- **Given instruction**:
In the listing below, change every "camera" to "lens" and keep the rest of the text as it is. Leave the pictures out of your answer.

- **Entries**:
■ ■ ■ ■
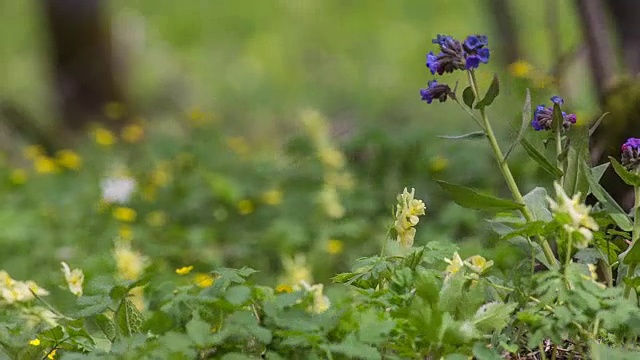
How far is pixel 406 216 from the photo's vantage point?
1.92m

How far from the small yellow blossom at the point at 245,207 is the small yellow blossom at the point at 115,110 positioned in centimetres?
228

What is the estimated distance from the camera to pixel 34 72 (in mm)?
11484

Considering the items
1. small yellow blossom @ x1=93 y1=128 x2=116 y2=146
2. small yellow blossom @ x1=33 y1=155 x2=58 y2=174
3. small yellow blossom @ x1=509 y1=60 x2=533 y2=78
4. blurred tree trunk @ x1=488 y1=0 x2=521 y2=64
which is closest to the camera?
small yellow blossom @ x1=509 y1=60 x2=533 y2=78

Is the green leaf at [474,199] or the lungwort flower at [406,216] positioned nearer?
the green leaf at [474,199]

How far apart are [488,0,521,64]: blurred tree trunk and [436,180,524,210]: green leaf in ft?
14.3

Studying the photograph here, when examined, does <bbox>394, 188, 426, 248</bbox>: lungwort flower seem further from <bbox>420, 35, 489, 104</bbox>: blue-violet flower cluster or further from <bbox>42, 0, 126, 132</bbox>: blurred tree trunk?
<bbox>42, 0, 126, 132</bbox>: blurred tree trunk

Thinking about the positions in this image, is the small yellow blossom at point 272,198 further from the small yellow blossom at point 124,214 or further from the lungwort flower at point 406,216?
the lungwort flower at point 406,216

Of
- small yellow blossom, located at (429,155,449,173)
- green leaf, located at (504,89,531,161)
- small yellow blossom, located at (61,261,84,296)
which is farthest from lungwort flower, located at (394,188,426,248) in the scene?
small yellow blossom, located at (429,155,449,173)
■ ■ ■ ■
- **Reply**:
How far is pixel 406 216 from the photo's vantage point?
1.92m

How far from the small yellow blossom at the point at 245,207 is the small yellow blossom at the point at 115,110 positioned in centimetres?
228

What is the estimated distance from the lens to pixel 34 72 (in mm)?
11484

Considering the items
1. small yellow blossom @ x1=93 y1=128 x2=116 y2=146
2. small yellow blossom @ x1=33 y1=155 x2=58 y2=174
3. small yellow blossom @ x1=509 y1=60 x2=533 y2=78
4. blurred tree trunk @ x1=488 y1=0 x2=521 y2=64
which is closest to the lens?
small yellow blossom @ x1=509 y1=60 x2=533 y2=78

Is the green leaf at [474,199] or the lungwort flower at [406,216] positioned nearer?
the green leaf at [474,199]

How far apart are [488,0,521,64]: blurred tree trunk and [436,180,524,210]: green leaf in ft?
14.3

Studying the photograph here, when examined, does <bbox>394, 188, 426, 248</bbox>: lungwort flower seem further from <bbox>420, 35, 489, 104</bbox>: blue-violet flower cluster or further from <bbox>42, 0, 126, 132</bbox>: blurred tree trunk?
<bbox>42, 0, 126, 132</bbox>: blurred tree trunk

Thinking about the positions in this image, is the small yellow blossom at point 272,198 further from the small yellow blossom at point 124,214 or further from the lungwort flower at point 406,216?
the lungwort flower at point 406,216

Of
- small yellow blossom, located at (429,155,449,173)
- green leaf, located at (504,89,531,161)
- small yellow blossom, located at (61,261,84,296)
which is farthest from lungwort flower, located at (394,188,426,248) in the scene?
small yellow blossom, located at (429,155,449,173)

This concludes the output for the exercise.